I am in the middle of writing an article about the gun-grabbing Phil Murphy, the democRAT candidate for governor in New Jersey, and plan to steal a few of your well-crafted thoughts/terms above, with of course proper recognition….;)

Odysseus M Tanner

More important, registration is a threat to the right of the people. Part and parcel of which is the gov’t cannot know where all the guns are, otherwise is subverts the balance of power between people and gov’t.
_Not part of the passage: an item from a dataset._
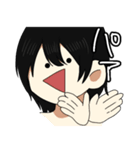 量産型になりたくないバンドマン Ver 2（個別スタンプ：15）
And that’s what the right is about: power.

JoeUSooner

Well said!

DaveW

As evidenced by Paul Revere’s ride. On 18 April 1775, under orders from the British military commander in Boston, General Gage, British troops deployed to confiscate the firearms and munitions in the hands of the colonists. Paul Revere, and others, spread the warning in order that the colonists not be disarmed. The following day, April 19th, British troops were confronted by armed colonists at South Bridge, Concord, where a shot rang out, initiating the first battle of the revolutionary war with “the shot heard ’round the world”.

Tionico

The “shot heard round the world” is generally held to be the first few rounds that were fired earler that same day at Lexington, where a snaller contingent of Redcoats ordered Catpain Parker’s Lexington Militia to “lay down your arms and disperse”. No one really knows for sure who fired the first round, but it seems the sound of that one round set off a ragged volley from the Regulars. Eight men of Lexington were killed, six more injured. The Militia did return fire, a few rounds sent toward the intruders. They DID disperse, but did NOT “lay down their… Read more »

samadams1776

Yes, because the true purpose of the protection of the natural, pre-existing right to keep and bear arms is overthrowing tyranny. They MUST disarm us it. it is ALL about power. The time to take up arms is approaching, sadly.